* 任务要求
请从包含“What is the exact”的那一行起直到条目末尾，将这些行重写一遍，把其中的“viewer”替换为“observer”，其余内容一律不变。

* 数据记录
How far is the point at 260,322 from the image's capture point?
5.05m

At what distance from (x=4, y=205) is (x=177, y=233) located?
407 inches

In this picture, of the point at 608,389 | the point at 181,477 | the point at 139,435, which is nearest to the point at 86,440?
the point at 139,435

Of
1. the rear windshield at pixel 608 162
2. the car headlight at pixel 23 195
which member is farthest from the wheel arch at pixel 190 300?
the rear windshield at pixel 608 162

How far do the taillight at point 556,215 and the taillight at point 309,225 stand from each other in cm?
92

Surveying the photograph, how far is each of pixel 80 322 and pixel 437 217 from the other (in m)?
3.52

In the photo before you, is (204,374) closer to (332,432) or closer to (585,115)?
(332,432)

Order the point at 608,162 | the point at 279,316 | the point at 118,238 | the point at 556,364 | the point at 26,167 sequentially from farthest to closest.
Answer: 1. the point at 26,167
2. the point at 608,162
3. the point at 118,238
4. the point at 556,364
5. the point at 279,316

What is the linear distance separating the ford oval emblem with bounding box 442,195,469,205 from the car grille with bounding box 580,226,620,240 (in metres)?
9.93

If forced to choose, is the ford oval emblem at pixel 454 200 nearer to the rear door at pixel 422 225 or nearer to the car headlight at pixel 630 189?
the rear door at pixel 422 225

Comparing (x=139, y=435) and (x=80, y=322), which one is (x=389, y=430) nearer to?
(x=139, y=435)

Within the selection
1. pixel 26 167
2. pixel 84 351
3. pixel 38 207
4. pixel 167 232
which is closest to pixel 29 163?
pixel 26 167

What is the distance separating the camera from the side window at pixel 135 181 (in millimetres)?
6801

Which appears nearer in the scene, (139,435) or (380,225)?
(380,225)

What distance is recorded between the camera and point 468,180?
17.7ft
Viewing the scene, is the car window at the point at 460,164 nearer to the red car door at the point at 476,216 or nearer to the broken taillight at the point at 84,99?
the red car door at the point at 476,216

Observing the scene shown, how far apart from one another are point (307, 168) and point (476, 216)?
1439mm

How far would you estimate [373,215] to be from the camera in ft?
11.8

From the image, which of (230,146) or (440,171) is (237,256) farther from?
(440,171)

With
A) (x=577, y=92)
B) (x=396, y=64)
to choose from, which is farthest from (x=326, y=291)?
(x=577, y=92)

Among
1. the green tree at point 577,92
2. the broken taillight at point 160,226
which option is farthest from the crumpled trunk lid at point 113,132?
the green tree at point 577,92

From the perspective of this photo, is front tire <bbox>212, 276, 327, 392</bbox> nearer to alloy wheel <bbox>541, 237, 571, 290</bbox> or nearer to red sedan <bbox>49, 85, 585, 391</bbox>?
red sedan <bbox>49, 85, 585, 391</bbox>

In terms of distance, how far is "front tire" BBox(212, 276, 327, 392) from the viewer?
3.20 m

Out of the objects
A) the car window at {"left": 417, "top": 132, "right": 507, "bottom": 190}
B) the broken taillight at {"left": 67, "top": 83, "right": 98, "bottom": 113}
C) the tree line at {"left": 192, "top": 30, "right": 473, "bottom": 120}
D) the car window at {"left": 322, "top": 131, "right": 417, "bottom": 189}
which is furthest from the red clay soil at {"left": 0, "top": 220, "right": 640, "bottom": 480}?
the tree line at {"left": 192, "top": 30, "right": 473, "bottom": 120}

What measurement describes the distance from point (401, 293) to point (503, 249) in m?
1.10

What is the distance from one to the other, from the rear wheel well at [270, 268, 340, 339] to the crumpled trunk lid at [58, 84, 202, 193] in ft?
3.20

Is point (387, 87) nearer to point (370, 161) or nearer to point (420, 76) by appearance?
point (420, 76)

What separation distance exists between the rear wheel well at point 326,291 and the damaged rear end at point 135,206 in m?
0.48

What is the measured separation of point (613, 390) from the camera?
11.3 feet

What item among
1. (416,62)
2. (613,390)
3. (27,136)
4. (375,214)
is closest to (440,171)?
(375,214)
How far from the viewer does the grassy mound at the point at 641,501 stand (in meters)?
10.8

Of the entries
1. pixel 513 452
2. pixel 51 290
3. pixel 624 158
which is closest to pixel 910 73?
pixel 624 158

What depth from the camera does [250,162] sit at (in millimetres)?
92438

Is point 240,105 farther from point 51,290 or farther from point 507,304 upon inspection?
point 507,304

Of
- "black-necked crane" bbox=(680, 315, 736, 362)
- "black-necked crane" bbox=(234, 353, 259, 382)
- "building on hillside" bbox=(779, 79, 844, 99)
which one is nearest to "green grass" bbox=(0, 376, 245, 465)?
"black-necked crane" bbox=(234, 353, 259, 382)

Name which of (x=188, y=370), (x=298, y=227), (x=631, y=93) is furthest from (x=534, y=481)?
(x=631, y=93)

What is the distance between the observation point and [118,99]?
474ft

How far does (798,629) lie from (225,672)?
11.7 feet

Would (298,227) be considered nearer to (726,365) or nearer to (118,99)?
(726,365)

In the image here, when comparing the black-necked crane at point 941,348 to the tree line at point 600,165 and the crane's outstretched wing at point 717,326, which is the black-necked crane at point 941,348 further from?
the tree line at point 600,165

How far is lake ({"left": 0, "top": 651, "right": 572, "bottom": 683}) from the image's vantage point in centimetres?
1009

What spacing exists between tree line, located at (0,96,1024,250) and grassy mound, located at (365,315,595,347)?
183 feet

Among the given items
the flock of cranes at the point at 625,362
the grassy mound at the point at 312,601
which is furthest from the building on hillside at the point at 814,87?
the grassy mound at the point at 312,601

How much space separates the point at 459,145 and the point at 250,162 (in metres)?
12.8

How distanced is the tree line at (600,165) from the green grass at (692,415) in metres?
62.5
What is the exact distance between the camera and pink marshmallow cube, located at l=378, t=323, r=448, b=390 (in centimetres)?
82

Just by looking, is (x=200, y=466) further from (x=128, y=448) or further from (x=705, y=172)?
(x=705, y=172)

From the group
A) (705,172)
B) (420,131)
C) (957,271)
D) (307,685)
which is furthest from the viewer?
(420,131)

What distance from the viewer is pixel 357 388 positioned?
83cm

* 正确答案
What is the exact distance between the camera and pink marshmallow cube, located at l=378, t=323, r=448, b=390 (in centimetres)?
82

Just by looking, is (x=200, y=466) further from (x=128, y=448) or further from (x=705, y=172)?
(x=705, y=172)

From the group
A) (705,172)
B) (420,131)
C) (957,271)
D) (307,685)
which is furthest from the observer?
(420,131)

What distance from the observer is pixel 357 388 positioned?
83cm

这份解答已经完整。